**Geëxtraheerde gegevens:**
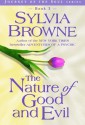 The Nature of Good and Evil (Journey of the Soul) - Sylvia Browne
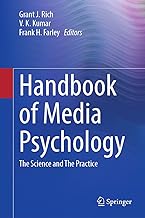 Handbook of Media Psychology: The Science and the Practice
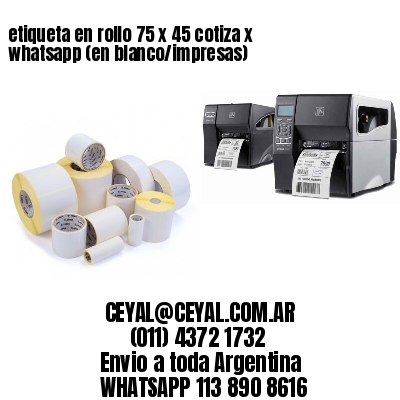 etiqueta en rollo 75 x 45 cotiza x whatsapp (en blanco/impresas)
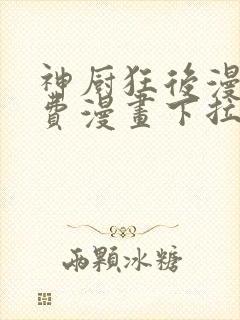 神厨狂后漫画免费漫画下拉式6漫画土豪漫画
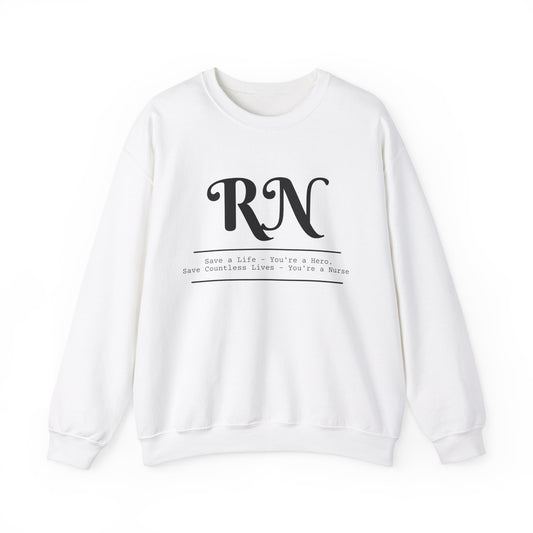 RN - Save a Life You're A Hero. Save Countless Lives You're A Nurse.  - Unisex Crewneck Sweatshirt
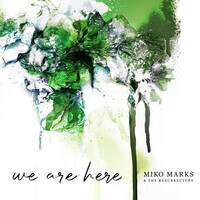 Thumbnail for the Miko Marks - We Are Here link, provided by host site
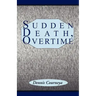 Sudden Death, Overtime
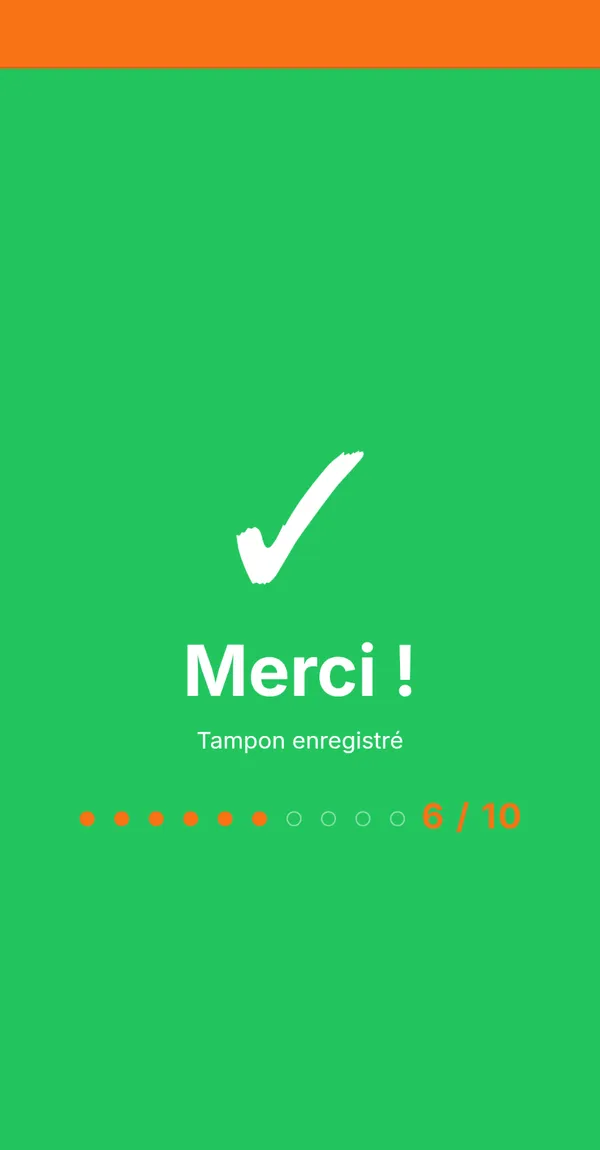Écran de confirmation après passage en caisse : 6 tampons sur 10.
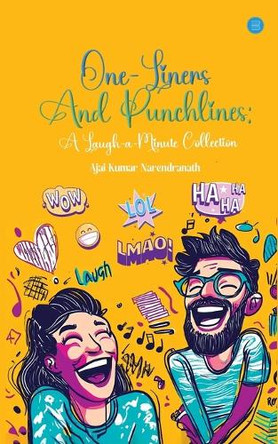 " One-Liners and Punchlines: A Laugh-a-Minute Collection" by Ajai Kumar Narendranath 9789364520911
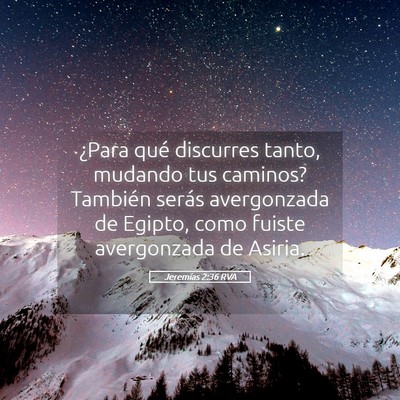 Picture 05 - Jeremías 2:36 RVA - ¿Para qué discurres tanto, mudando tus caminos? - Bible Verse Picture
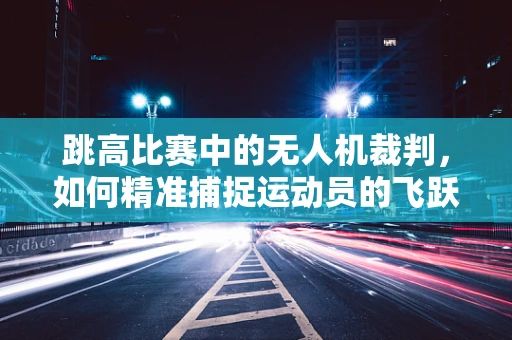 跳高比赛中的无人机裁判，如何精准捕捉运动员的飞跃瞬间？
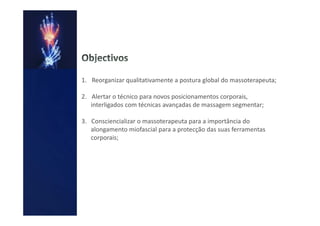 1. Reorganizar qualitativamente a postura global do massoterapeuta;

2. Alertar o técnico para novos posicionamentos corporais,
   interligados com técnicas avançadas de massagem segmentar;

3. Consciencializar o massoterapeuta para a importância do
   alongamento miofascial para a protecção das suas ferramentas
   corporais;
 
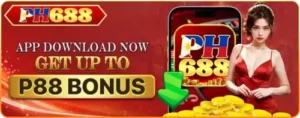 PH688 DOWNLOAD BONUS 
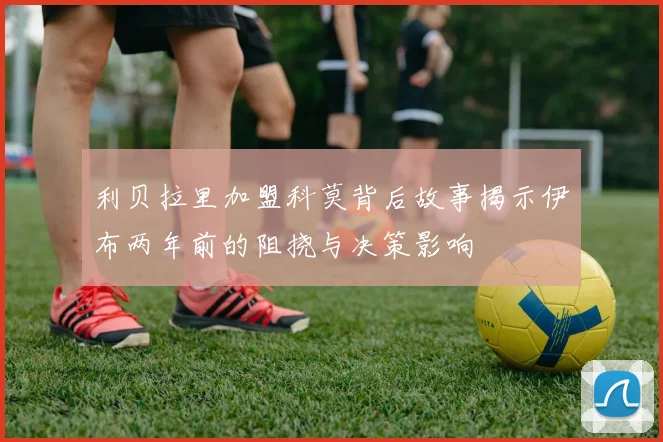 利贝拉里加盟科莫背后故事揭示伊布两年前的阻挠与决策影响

**Uit te voeren opdracht:** Schrijf de lijst hierboven opnieuw uit en vervang daarin elke keer "massoterapeuta" door "fisioterapeuta", terwijl al het andere ongewijzigd blijft. Laat de afbeeldingen weg uit je antwoord.

**Antwoord hieronder:**
 The Nature of Good and Evil (Journey of the Soul) - Sylvia Browne
 Handbook of Media Psychology: The Science and the Practice
 etiqueta en rollo 75 x 45 cotiza x whatsapp (en blanco/impresas)
 神厨狂后漫画免费漫画下拉式6漫画土豪漫画
 RN - Save a Life You're A Hero. Save Countless Lives You're A Nurse.  - Unisex Crewneck Sweatshirt
 Thumbnail for the Miko Marks - We Are Here link, provided by host site
 Sudden Death, Overtime
Écran de confirmation après passage en caisse : 6 tampons sur 10.
 " One-Liners and Punchlines: A Laugh-a-Minute Collection" by Ajai Kumar Narendranath 9789364520911
 Picture 05 - Jeremías 2:36 RVA - ¿Para qué discurres tanto, mudando tus caminos? - Bible Verse Picture
 跳高比赛中的无人机裁判，如何精准捕捉运动员的飞跃瞬间？
 1. Reorganizar qualitativamente a postura global do fisioterapeuta;

2. Alertar o técnico para novos posicionamentos corporais,
   interligados com técnicas avançadas de massagem segmentar;

3. Consciencializar o fisioterapeuta para a importância do
   alongamento miofascial para a protecção das suas ferramentas
   corporais;
 
 PH688 DOWNLOAD BONUS 
 利贝拉里加盟科莫背后故事揭示伊布两年前的阻挠与决策影响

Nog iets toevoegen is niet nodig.